As shown in Figure 4, decoding accuracy for classifying deviant versus standard trials was consistently higher for LD than for SD in both tasks. In the passive condition, decoding accuracy (mean ± SD; N = 47) was 0.69 ± 0.05 (frequency), 0.69 ± 0.06 (duration), and 0.68 ± 0.04 (intensity) for LD, compared with 0.66 ± 0.04, 0.65 ± 0.04, and 0.65 ± 0.04 for SD. In the active condition, decoding accuracy increased overall, reaching 0.80 ± 0.08 (frequency), 0.78 ± 0.07 (duration), and 0.80 ± 0.07 (intensity) for LD, versus 0.75 ± 0.08, 0.76 ± 0.08, and 0.74 ± 0.08 for SD. Distributional summaries paralleled the mean pattern, with higher accuracy in the active than passive condition. Decoding accuracies during passive listening were tightly clustered (median: LD = 0.68–0.70; SD = 0.64–0.65; IQR = 0.05–0.07). Under active discrimination, accuracies shifted upward and exhibited broader interquartile spreads (median: LD = 0.78–0.80; SD = 0.74–0.75; IQR = 0.08–0.11), suggesting both higher typical decoding performance and greater between‐participant variability with task engagement.

Single‐trial decoding accuracy for large (LD) and small (SD) deviants across tasks and deviant types. Boxplots (left) show participant‐level decoding accuracy for frequency, duration, and intensity deviants (LD and SD each, vs. standards) in the passive condition (top) and active condition (bottom); overlaid points indicate individual participants. Histograms (right) show the corresponding accuracy distributions for each deviant type and magnitude (colour‐coded).

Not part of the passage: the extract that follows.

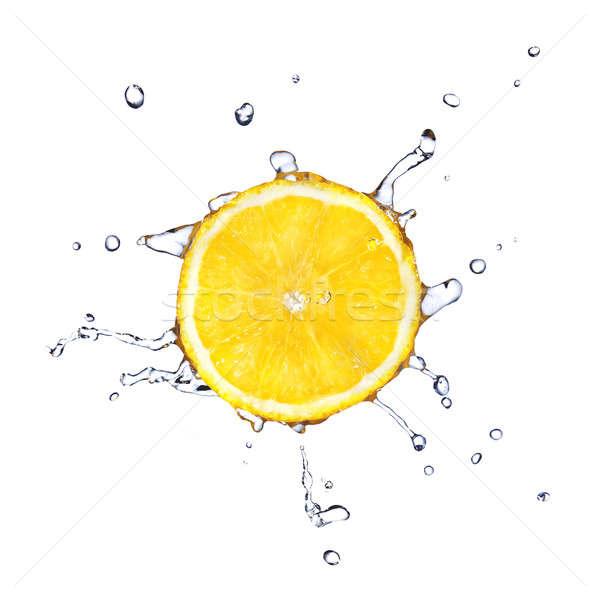 Foto d'archivio: Fetta · limone · gocce · d'acqua · isolato · bianco · alimentare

Group and Task Differences in Decoding Accuracy

3.4

Table 3 summarizes the results of the mixed‐design ANOVA on decoding accuracy with Group (high‐ vs. low‐performance), Task (active vs. passive), and Deviant Type (frequency, duration, intensity) as factors. The results showed significant main effects of Group (F = 41.29, p < 0.001) and Task (F = 369.01, p < 0.001), indicating higher decoding accuracy in the high‐performance than the low‐performance group and higher decoding accuracy in the active task than in the passive listening condition. A significant Group × Task interaction was also observed (F = 29.62, p < 0.001). Follow‐up Tukey HSD tests (FWER = 0.05) showed that, in the active condition, decoding accuracy was significantly higher in the high‐performance group than in the low‐performance group for all three deviant types (frequency and duration: p < 0.001; intensity: p = 0.0027). In contrast, in the passive condition, decoding accuracy was lower overall and high–low group differences were not significant for any deviant type (all p ≥ 0.936).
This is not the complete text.